Rainbow fruit salad: Brightly pigmented fruits and vegetables are generally considered to be more nutritious than their paler counterparts. Find a rainbow of fruits to arrange together on a plate – purple grapes (cut in half to reduce choking hazard), blueberries, green kiwi slices, yellow-orange peace slices, and bright red strawberries. Eat with fingers.

Food pyramid poster: Draw an empty food pyramid on a large sheet of paper. Together with your toddler, glue food pictures in the appropriate sections.

Build your own food pyramid: Collect flat corrugated cardboard boxes of varying sizes to label with the food groups. Tape them closed and cover with plain paper if they have writing on them. Label your largest box, “breads.” A good size for this box is about 20 inches long, 20 inches wide, and 5 inches high. The vegetables box could be about 10” by 16” by 4” tall. The fruits box could be about 6” by 16” by 4” tall. The next layer will be the dairy block at about 7” by 12” by 4” tall, and the meat and legume block at 5” by 12” by 4”tall. The little “fats and sweets” block could be a 4” cube. Glue food pictures on the appropriate box. Now you and your toddler can build your own food pyramid. Perhaps you can find stickers to use to decorate these boxes.

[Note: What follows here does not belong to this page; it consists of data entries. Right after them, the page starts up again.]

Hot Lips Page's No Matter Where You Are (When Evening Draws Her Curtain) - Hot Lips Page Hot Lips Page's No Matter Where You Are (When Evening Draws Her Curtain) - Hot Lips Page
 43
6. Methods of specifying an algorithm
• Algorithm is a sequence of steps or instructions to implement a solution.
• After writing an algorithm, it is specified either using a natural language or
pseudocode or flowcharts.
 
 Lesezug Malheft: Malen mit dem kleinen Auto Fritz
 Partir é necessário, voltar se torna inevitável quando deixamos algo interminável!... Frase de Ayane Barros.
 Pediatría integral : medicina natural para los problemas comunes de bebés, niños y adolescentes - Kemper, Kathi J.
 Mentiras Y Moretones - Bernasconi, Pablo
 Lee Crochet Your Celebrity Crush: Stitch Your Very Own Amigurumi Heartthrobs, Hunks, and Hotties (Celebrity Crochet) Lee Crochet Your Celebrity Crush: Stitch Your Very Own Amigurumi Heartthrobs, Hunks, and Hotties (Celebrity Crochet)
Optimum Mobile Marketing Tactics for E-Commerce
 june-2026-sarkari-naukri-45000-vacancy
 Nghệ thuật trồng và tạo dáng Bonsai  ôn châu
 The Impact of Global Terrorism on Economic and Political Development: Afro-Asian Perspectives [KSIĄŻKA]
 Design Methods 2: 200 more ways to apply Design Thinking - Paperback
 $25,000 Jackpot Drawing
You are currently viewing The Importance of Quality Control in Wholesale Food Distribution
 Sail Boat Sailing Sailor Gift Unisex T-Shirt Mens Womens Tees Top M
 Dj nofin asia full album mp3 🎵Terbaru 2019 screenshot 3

Food pyramid snack: Talk about the food groups in the food pyramid while you make this healthy snack together. At the base is a graham cracker, which is a bread or grain product. On this place grated carrot (vegetable) and raisins (fruit – the child probably doesn’t know that a raisin is a dried-up grape. Tell them!) For the next layer of the pyramid, stir together low-fat cream cheese or cottage cheese (dairy) and peanut butter (meat and legume group.) Place a tablespoon of the mixture on top of the carrots and raisins. At the very top of the pyramid you can place a chocolate chip or two. To make this snack easier to eat, squish it together with another graham cracker on top.

Test foods for fat – talk about what fat is. Find pictures of fat animals. Talk about why a person will feel better if they don’t eat fat. Set different foods on a piece of brown paper bag to check for fat. Try potato chips, carrot sticks, muffins, cookies, etc. Foods that contain fat will leave a translucent smear or spot on the paper.

Small children, like all of us, enjoy eating and can be encouraged to like nutritious foods. Have fun in the kitchen as you explore the world of healthy eating together.